Platers Food Safety Guide

Please follow local guidelines about physical distancing and staying home during COVID-19

Here at Platers, there are three different ways to share your food:

  1. By cooking in the kitchen at your home
  2. By running a catering/cooking business out of your home or licensed kitchen
  3. By cooking in your locally owned restaurants kitchen

The main difference is the first way requires no business license or permits, however, it does come with a few limitations. It is important to the Platers community to follow all food and safety regulations so first, we will talk about those limitations, then, about some general requirements for all cooks and bakers, including how to label and safe food handling guidelines.

All Applicants must subscribe to receive Platers’ food safety education and training.

Cooking in your home kitchen

By choosing this option to share food, you can get started right away cooking the meals you already love. Along with the general training we provide below, this next section is specific for cooks who operate out of their home kitchen without a permit or business license.

Under Alberta’s regulations, Albertans can sell low risk home prepared foods without requiring a permit, commercial kitchen, or routine inspection. To comply, the cook must…

  • Only cook and share low risk foods- Low risk foods are defined as foods that present a low risk of foodborne illness and do not require refrigeration. As such, cooking and sharing meat, poultry, seafood, raw milk, and home bottled water is not allowed
  • All ingredients used must be obtained from sources subject to inspection- Meaning you can not use someone else’s home prepared food as an ingredient in your dish, it must come from a store (expectation is fruits and vegetables, which do not require inspections)
  • Comply with the general training and labeling guidelines sections (see below) 

*Inspections can and may still take place as a follow up to a food safety concern or complaint. To reduce the probability of a home inspection, ensure you are complying with the general training we provide and by visiting the Alberta website below.

Click to access health-low-risk-home-prepared-food-fact-sheet.pdf

Safe Food Handling Guidelines

Any food made available to the public, whether cooking at home or in a restaurant, must be safe to eat. By following the steps of the four sections below, cooks and customers can ensure food is properly prepared and stored.

How to Label

Home prepared foods must have a label to comply with regulations as well as, to help customers remember who they ordered from. The label must be eligible, if handwritten, but can also be typed on a tag, sticker, or card as long as it is delivered to the customer at the same time as the food.

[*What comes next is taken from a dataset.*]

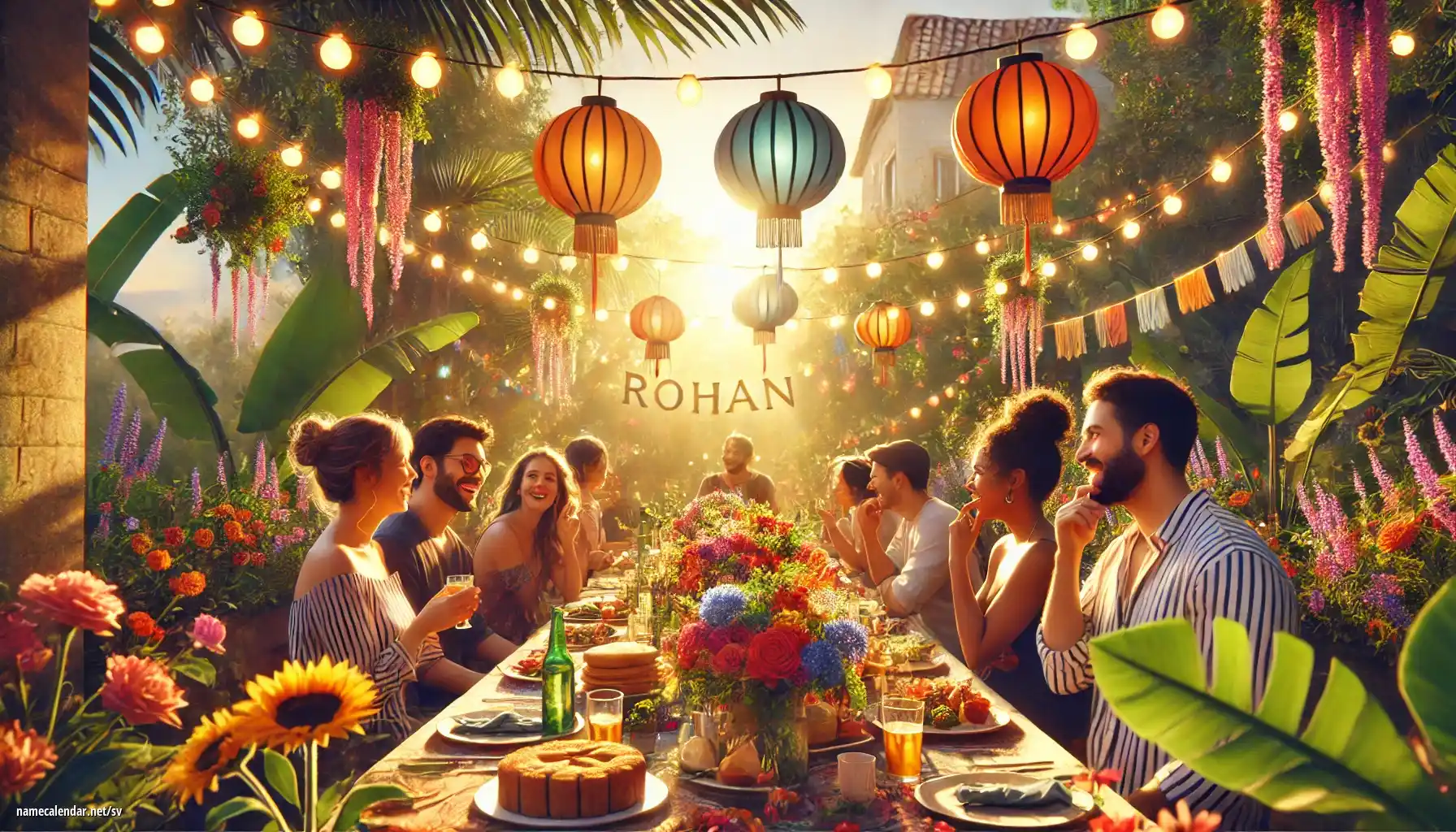 Firande av namnsdag och namn - Rohan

A proper label must include the following statements…

  • Prepared in a home kitchen that is not subject to inspection (if sharing food in your home kitchen without a license or permit)
  • Not for resale
  • Name of food and origin of food (if applicable)
  • Date prepared and storage instructions
  • Name or business name and contact details (number or email)

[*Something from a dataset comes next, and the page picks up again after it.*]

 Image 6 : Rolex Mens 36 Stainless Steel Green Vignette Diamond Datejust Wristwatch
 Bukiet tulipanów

Protecting Food From Contamination

First, it is important to use quality ingredients that are not spoiled. Below are the steps to prevent contamination.

  • Keep ingredients that require refrigeration cold
  • Keep food and ingredients covered while stored and packaged during transportation
  • Keep raw ingredients and already prepared food separate
  • Water used to prepare food must be safe to drink- If your home has a private water system, visit Alberta Health Services for information if you are unsure or to have your water tested
  • Do not sell if it becomes spoiled or contaminated
  • Use containers, utensils, and equipment designed to be used with food

Setting up Your Own Kitchen for Safe Food Handling

Since you have the possibility to cook using your kitchen at home, it is important to keep the kitchen and storage areas clean and in good repair. If selecting the option to complete your own deliveries, the vehicle used must also be kept in a clean state.

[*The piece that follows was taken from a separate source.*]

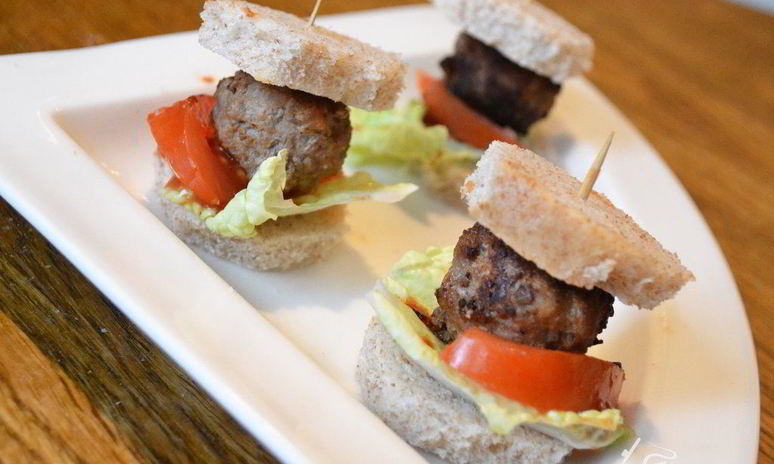 Рецепт мини-гамбургеров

  • All surfaces in contact with food should be smooth and non absorbent for easy cleaning and sanitizing
  • Wash, rinse, and sanitize surfaces and utensils before and after each use
  • Cover all food containers and garbage to prevent bugs or pests

Food Handler Hygiene

Here at Platers, we value the safety and well being of both the cooks and customers. These hygiene guidelines will protect the cook and ensure customers can trust that the food they eat is safe.

  • Keep small children, ill family members, and pets out of the kitchen while preparing food
  • Don’t prepare food if you are ill
  • Wash hands with soap and hot water, lathering for 20 seconds, before handling food and after taking a break, snacking, smoking, handling raw ingredients or other food, or using the washroom
  • Wear clean clothes and cover and/or tie hair back 
  • Don’t smoke or eat while preparing food

Alberta Health Services Guideline

This training is not exhaustive, especially on the topic of food safely. It is the cook or bakers responsibility to fully understand and operate under government regulations. For more details, please see the Alberta Health Services Guidelines for selling home cooked food.